Antitrust injury. The court granted the motion for summary judgment, concluding that Diesel produced no evidence to demonstrate antitrust injury from a conspiracy that eliminated retail price competition for the publishers’ titles or to raise a question of fact that the conspiracy caused the failure of Diesel’s business. In particular, there was no evidence that Diesel competed or desired to compete on price with major e-book retailers when selling certain titles and that the alleged conspiracy rendered Diesel unable to compete.

Instead, the publishers produced overwhelming evidence from Diesel’s own documents demonstrating that (1) Diesel’s business was not predicated on price competition; (2) Diesel did not seek to match or beat Amazon and Barnes & Noble’s prices prior to or even after the start of agency pricing; and (3) Diesel’s e-book prices were higher than those of Amazon or Barnes & Noble, even when Diesel’s discounts, promotions, and rewards program were taken into account.
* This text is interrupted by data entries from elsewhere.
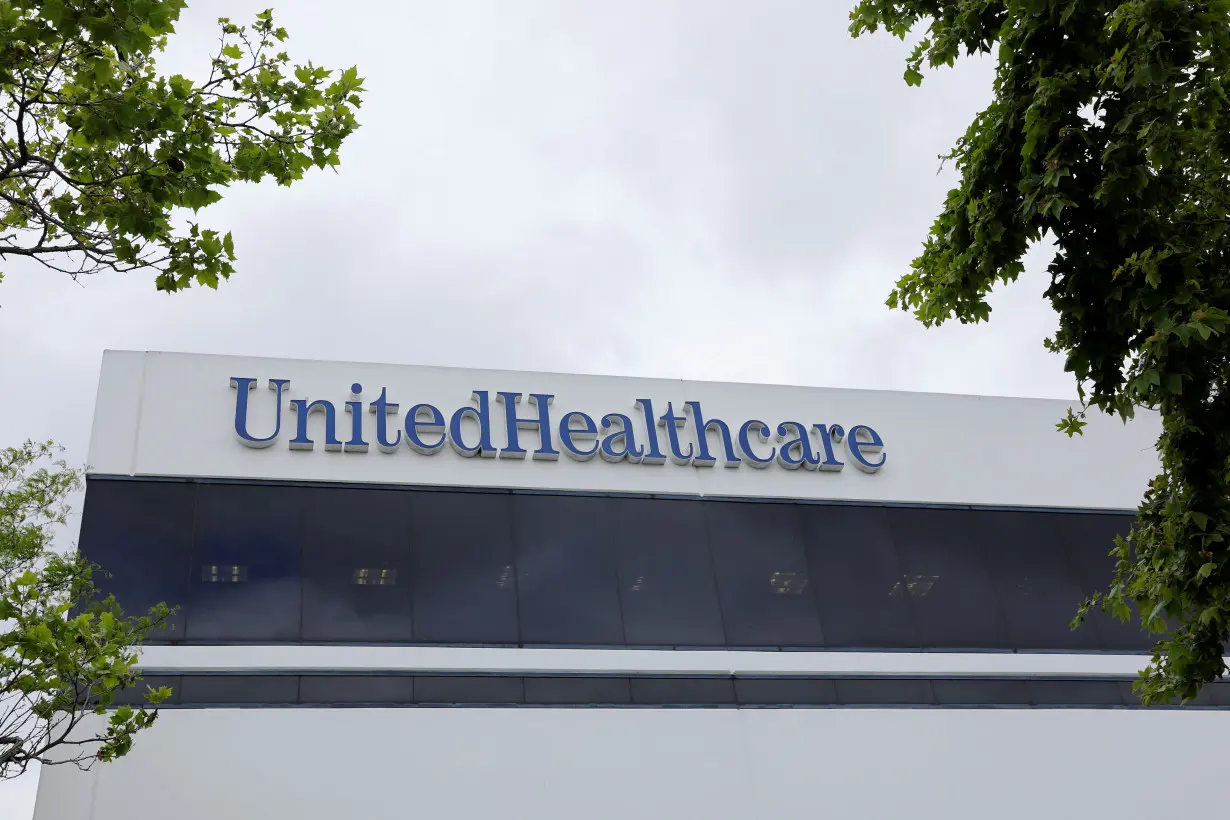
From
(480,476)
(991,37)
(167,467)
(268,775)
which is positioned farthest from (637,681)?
(991,37)

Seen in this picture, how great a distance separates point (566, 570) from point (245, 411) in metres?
4.14

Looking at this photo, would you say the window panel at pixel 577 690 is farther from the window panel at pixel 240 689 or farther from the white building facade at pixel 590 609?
the window panel at pixel 240 689

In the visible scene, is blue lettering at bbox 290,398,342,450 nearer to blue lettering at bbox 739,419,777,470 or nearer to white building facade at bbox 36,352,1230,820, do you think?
white building facade at bbox 36,352,1230,820

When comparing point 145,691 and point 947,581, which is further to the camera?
point 947,581

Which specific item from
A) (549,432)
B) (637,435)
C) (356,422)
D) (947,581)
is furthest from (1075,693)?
(356,422)

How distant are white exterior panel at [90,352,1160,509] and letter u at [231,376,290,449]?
0.07m

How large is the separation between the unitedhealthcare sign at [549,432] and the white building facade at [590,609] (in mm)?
36

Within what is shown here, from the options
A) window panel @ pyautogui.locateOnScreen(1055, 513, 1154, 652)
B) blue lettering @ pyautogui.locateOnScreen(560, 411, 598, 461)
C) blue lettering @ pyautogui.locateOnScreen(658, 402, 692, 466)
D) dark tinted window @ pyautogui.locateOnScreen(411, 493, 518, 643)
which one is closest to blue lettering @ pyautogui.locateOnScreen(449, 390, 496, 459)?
dark tinted window @ pyautogui.locateOnScreen(411, 493, 518, 643)

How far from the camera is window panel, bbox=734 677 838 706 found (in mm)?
13445

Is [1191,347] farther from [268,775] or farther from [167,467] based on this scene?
[167,467]

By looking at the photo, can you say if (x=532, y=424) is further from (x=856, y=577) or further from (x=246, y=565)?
(x=856, y=577)

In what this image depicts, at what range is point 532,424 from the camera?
14633 mm

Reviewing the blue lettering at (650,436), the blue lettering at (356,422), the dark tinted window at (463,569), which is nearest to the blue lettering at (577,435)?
the blue lettering at (650,436)

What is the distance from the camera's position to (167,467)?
43.4ft
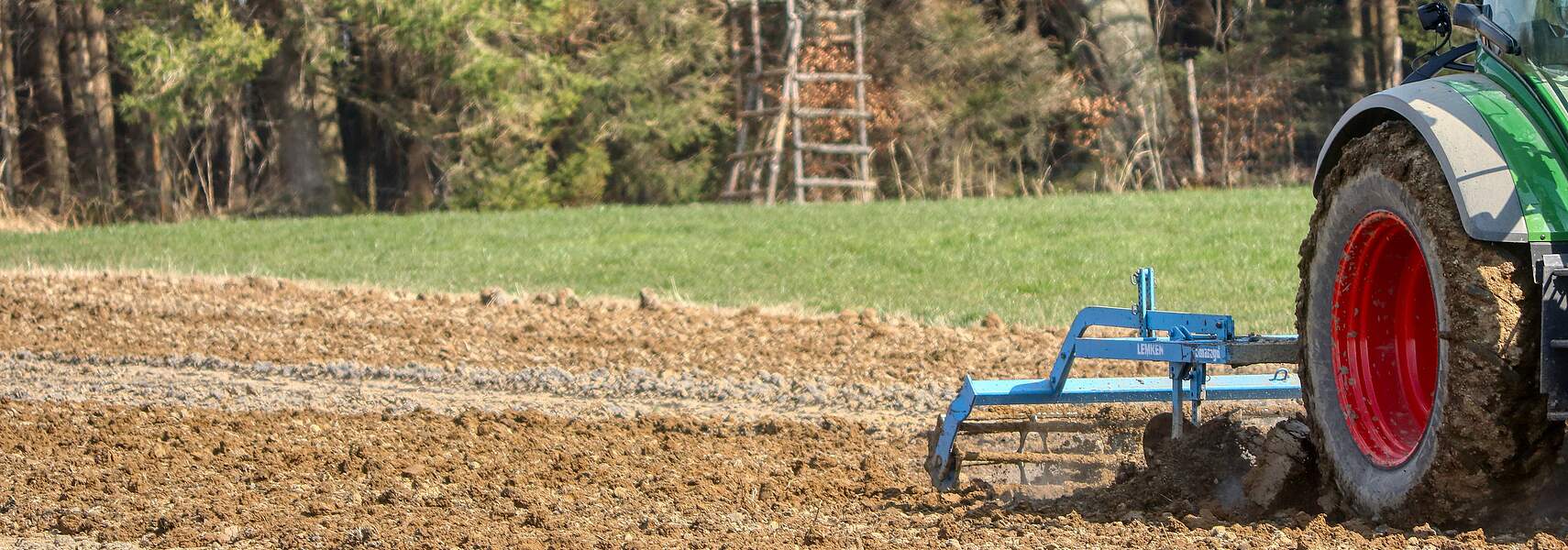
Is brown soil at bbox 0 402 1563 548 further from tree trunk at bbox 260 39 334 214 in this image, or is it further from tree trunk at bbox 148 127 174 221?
tree trunk at bbox 148 127 174 221

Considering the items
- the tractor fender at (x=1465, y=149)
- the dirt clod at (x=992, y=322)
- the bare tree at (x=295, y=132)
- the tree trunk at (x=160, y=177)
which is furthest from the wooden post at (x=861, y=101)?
the tractor fender at (x=1465, y=149)

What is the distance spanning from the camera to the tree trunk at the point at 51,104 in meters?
29.8

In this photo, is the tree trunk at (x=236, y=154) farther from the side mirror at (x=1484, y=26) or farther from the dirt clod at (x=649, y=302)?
the side mirror at (x=1484, y=26)

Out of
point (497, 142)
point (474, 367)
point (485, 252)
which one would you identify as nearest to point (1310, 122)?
point (497, 142)

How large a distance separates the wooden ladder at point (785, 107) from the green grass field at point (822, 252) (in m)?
4.37

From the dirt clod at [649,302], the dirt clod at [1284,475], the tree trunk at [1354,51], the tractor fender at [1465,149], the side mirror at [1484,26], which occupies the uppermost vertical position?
the tree trunk at [1354,51]

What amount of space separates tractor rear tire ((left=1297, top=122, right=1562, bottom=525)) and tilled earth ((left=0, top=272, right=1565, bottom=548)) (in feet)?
0.49

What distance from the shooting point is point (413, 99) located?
89.6 feet

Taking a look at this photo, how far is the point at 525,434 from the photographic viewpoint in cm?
684

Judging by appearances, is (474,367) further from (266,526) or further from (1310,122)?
(1310,122)

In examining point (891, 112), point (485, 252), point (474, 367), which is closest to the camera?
point (474, 367)

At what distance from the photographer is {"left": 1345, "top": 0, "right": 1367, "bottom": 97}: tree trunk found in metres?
28.9

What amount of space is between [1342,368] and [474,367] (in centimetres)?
573

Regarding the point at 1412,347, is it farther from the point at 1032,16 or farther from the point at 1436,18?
the point at 1032,16
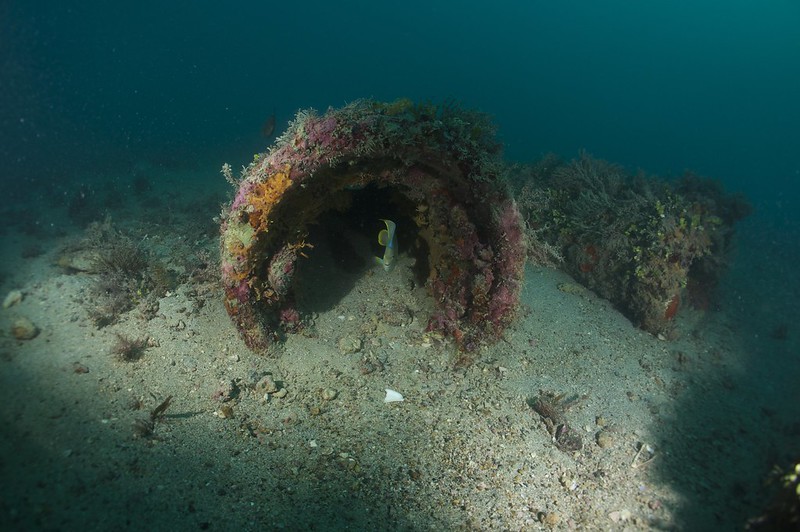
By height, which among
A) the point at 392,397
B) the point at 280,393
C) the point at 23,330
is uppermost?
the point at 392,397

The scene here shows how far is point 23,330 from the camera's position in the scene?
472 cm

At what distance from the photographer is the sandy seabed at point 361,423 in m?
3.28

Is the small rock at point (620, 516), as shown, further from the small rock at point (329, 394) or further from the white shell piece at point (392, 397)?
the small rock at point (329, 394)

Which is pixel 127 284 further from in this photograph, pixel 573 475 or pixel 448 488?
pixel 573 475

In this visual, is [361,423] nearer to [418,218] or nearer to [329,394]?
[329,394]

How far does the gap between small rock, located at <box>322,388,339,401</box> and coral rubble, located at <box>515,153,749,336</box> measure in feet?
12.4

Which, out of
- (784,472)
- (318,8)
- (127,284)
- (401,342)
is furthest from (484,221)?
(318,8)

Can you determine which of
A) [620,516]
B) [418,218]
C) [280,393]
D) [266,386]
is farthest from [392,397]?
[620,516]

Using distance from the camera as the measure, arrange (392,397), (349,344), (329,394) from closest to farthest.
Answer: (329,394) → (392,397) → (349,344)

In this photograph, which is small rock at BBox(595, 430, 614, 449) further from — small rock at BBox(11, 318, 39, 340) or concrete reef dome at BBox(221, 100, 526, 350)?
small rock at BBox(11, 318, 39, 340)

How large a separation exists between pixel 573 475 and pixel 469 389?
141 cm

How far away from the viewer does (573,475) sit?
408cm

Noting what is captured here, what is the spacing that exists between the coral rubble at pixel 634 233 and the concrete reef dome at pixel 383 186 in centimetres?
164

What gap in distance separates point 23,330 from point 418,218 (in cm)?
513
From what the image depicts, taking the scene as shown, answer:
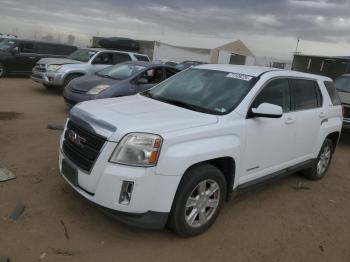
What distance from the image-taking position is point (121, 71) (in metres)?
9.72

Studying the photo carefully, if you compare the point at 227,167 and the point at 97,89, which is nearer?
the point at 227,167

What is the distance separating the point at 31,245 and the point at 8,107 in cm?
676

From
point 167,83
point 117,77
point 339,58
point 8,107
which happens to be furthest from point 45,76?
point 339,58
Diesel provided no analysis of its sales data to suggest otherwise, the court noted.

Although the switch to the agency model did eliminate Diesel’s ability to include many of the publisher’s e-books in a bundle associated with a rewards program, Diesel still provided no evidence to demonstrate that the limitation created a hardship for it or impacted the company negatively at all. Rather, Diesel’s documents demonstrated that the switch to agency pricing levelled the playing field and benefitted Diesel.

An expert’s conclusion that Diesel was harmed by the implementation of agency pricing was disregarded because there was no quantitative evidence or transactional data from which someone could calculate Diesel’s average retail prices as a percent of list price, the extent of its rewards program, or the share of e-books sold under bundles before the introduction of the agency model. In addition, Diesel could not rely solely on its description of its financial performance to carry its burden of showing that the publishers’ conspiracy was a substantial or materially contributing factor to the company’s decline.

The case is No. 14cv1768 (DLC).

Attorneys: Maxwell M. Blecher (Blecher Collins Pepperman & Joy P.C.) for Lavoho, LLC. Michael Lacovara (Freshfields Bruckhaus Deringer LLP) for Hachette Book Group, Inc. C. Scott Lent (Arnold & Porter, LLP) for HarperCollins Publishers, LLC. Joel M. Mitnick (Sidley Austin LLP) for Macmillan Publishers Inc. and Verlagsgruppe Georg Von Holtzbrinck GmbH. Saul P. Morganstern (Kay Scholer LLP) for The Penguin Group. James W. Quinn (Weil, Gotshal & Manges LLP) for Simon & Schuster, Inc.

Companies: Lavoho, LLC; Apple, Inc.; Hachette Book Group, Inc.; HarperCollins Publishers, LLC; Verlagsgruppe Georg Von Holtzbrinck GmbH; Holtzbrinck Publishers, LLC; The Penguin Group; Simon & Schuster, Inc.